▸ **Requirements**
Output every line of the entries from the line containing "Considering the scene, does" through the last, exactly, with no other content.

▸ **Given records**
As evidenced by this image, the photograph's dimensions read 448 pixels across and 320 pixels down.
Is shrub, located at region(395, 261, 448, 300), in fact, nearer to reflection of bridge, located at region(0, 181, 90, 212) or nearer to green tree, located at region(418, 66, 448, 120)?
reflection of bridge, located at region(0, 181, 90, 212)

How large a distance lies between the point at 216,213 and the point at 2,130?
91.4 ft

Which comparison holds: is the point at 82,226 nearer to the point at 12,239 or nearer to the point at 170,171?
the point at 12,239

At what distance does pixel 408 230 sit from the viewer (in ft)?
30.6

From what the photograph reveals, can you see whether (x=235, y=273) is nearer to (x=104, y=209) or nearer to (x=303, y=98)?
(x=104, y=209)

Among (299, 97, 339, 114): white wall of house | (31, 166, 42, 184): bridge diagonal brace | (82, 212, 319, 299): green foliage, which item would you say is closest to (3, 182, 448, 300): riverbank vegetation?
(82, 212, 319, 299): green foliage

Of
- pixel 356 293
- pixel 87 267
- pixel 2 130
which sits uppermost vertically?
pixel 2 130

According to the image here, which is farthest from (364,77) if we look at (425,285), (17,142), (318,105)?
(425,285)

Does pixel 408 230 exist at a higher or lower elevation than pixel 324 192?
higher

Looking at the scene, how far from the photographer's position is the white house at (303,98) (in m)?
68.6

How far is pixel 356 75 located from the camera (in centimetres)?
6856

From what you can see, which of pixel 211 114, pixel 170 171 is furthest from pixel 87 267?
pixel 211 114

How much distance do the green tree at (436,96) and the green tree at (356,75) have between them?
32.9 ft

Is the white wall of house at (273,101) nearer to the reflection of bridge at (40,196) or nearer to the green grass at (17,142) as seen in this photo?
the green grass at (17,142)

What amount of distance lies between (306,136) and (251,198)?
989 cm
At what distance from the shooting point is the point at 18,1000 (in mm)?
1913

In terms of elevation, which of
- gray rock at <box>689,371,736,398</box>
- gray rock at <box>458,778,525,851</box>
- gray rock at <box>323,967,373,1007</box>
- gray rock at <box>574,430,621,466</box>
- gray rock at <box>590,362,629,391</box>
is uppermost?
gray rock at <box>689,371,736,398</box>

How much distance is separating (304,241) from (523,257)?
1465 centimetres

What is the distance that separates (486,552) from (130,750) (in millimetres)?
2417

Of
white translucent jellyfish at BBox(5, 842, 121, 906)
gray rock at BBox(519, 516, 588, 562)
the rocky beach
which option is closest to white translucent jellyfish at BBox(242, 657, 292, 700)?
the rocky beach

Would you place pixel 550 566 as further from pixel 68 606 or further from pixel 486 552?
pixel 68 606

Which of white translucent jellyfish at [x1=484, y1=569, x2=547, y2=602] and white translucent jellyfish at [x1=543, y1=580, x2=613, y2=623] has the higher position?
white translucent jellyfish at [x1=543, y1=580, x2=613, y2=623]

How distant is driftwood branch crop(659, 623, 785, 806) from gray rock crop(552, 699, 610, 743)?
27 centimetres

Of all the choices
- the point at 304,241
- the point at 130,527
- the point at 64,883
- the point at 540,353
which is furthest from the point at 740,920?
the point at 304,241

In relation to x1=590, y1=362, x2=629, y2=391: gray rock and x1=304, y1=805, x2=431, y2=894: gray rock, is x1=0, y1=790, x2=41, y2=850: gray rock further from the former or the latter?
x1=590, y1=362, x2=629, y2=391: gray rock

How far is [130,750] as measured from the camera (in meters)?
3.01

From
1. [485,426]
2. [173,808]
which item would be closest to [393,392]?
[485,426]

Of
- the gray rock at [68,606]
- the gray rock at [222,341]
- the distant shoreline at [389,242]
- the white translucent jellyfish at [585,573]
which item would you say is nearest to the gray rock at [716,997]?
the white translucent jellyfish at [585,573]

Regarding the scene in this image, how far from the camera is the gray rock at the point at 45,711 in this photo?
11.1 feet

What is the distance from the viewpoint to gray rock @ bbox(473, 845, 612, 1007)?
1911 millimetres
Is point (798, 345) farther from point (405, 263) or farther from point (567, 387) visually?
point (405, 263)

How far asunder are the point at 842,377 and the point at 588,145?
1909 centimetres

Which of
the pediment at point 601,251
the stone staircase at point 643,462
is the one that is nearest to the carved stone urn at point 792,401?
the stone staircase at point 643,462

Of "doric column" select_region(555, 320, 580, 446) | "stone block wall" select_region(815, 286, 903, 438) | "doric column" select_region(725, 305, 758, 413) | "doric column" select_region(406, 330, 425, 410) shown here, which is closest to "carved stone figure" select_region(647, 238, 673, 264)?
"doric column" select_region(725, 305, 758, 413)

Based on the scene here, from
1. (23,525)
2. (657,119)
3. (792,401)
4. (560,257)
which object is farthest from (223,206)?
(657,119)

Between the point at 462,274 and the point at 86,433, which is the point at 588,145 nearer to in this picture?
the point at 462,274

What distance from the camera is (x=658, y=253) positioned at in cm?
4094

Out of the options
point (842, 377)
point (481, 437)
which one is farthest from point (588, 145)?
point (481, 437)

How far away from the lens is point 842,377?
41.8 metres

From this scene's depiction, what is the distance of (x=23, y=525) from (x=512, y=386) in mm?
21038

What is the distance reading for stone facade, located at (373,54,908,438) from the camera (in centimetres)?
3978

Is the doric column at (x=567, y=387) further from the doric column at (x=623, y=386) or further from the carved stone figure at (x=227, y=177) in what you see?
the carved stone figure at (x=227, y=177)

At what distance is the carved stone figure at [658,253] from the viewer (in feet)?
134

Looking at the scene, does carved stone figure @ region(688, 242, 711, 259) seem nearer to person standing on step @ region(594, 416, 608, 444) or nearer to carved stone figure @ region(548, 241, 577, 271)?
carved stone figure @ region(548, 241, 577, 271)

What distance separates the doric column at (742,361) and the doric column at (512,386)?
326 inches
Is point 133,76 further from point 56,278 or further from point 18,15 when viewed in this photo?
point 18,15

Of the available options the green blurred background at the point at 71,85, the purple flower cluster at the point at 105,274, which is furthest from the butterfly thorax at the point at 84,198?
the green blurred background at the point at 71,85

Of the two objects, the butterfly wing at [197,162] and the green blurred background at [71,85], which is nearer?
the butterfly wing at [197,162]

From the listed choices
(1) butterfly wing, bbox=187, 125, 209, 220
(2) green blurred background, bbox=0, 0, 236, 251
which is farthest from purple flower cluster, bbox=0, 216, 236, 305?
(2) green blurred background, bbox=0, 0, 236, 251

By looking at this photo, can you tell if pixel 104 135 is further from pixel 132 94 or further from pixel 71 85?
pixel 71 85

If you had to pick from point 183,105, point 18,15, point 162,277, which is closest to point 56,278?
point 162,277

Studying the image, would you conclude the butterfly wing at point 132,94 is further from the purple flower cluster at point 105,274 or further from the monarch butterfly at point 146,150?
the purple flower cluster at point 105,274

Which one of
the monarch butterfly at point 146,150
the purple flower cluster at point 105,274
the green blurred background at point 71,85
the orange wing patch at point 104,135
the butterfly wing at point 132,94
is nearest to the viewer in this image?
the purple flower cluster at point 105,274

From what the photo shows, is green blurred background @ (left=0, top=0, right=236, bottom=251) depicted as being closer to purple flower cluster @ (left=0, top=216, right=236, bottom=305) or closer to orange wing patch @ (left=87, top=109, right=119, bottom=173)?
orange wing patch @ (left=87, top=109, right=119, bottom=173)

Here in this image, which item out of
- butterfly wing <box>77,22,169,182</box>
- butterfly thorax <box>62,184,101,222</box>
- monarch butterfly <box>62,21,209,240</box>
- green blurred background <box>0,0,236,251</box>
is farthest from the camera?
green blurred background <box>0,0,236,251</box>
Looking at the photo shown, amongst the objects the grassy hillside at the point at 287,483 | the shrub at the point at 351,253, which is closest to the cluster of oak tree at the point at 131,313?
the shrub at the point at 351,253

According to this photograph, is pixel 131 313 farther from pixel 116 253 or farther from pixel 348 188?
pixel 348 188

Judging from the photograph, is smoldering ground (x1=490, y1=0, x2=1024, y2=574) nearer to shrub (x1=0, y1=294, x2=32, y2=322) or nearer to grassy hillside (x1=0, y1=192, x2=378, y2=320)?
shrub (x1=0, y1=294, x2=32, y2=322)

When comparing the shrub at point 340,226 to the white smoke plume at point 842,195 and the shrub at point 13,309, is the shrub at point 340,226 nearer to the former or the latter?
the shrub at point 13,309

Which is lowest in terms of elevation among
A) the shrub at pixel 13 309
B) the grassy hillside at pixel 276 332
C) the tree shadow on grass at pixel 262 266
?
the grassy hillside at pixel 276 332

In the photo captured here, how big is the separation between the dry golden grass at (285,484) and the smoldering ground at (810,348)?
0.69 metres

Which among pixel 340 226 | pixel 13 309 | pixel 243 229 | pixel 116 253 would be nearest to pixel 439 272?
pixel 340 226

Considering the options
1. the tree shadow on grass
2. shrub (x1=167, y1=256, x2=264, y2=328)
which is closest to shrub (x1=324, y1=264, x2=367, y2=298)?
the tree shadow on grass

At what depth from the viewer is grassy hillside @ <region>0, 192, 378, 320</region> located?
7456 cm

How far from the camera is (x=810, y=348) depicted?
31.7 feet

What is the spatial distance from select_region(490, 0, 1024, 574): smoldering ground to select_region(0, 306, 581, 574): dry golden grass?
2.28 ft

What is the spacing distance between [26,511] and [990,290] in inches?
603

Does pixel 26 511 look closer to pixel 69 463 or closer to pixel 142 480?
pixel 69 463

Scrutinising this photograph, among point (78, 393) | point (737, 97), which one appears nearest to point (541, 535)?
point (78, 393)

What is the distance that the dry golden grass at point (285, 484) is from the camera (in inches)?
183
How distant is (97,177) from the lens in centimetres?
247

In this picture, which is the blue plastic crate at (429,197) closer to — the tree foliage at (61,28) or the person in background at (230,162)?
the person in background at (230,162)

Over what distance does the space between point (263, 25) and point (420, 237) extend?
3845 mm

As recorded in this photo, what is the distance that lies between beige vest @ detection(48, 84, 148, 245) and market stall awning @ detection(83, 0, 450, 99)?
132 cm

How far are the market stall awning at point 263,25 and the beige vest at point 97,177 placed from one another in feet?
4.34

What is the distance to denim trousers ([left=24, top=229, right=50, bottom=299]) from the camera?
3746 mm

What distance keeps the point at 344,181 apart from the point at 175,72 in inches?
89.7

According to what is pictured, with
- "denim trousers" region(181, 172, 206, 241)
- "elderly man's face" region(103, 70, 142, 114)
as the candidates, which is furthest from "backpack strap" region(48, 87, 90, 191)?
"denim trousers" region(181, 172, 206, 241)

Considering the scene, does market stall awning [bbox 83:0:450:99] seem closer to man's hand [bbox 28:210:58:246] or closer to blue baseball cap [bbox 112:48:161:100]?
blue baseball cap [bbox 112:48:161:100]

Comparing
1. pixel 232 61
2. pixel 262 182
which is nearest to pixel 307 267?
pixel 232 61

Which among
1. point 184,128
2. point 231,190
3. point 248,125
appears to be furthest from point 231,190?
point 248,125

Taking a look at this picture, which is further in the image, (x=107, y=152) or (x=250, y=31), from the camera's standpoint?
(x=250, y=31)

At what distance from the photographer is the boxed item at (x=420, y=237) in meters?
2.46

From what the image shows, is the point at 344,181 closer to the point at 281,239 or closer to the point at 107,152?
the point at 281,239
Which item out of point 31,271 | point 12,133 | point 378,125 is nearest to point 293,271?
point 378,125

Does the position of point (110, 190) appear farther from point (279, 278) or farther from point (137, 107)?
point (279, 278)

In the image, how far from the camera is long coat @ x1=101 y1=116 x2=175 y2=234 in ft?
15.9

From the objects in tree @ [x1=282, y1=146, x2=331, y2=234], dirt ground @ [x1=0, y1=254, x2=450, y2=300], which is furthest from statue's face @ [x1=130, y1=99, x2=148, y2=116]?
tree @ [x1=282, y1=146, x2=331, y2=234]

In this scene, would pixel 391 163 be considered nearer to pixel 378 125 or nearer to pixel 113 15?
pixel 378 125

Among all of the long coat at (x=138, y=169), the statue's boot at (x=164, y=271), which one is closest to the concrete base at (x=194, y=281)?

▸ **Reply**
Considering the scene, does market stall awning [bbox 83:0:450:99] seem closer to man's hand [bbox 28:210:58:246] or closer to blue baseball cap [bbox 112:48:161:100]?
blue baseball cap [bbox 112:48:161:100]

Comparing
1. pixel 232 61
2. pixel 262 182
which is nearest to pixel 307 267?
pixel 232 61

Which among
1. point 184,128
2. point 231,190
3. point 248,125
appears to be furthest from point 231,190?
point 248,125

Taking a look at this picture, which is further in the image, (x=107, y=152) or (x=250, y=31), from the camera's standpoint?
(x=250, y=31)

At what distance from the photographer is the boxed item at (x=420, y=237) in meters?
2.46

From what the image shows, is the point at 344,181 closer to the point at 281,239 or closer to the point at 107,152?
the point at 281,239
Which item out of point 31,271 | point 12,133 | point 378,125 is nearest to point 293,271?
point 378,125

Does the position of point (110, 190) appear farther from point (279, 278) or farther from point (137, 107)?
point (279, 278)

In the image, how far from the camera is long coat @ x1=101 y1=116 x2=175 y2=234 in ft?
15.9

From the objects in tree @ [x1=282, y1=146, x2=331, y2=234], dirt ground @ [x1=0, y1=254, x2=450, y2=300], which is furthest from statue's face @ [x1=130, y1=99, x2=148, y2=116]?
tree @ [x1=282, y1=146, x2=331, y2=234]

In this scene, would pixel 391 163 be considered nearer to pixel 378 125 or nearer to pixel 113 15?
pixel 378 125

Among all of the long coat at (x=138, y=169), the statue's boot at (x=164, y=271), which one is closest to the concrete base at (x=194, y=281)?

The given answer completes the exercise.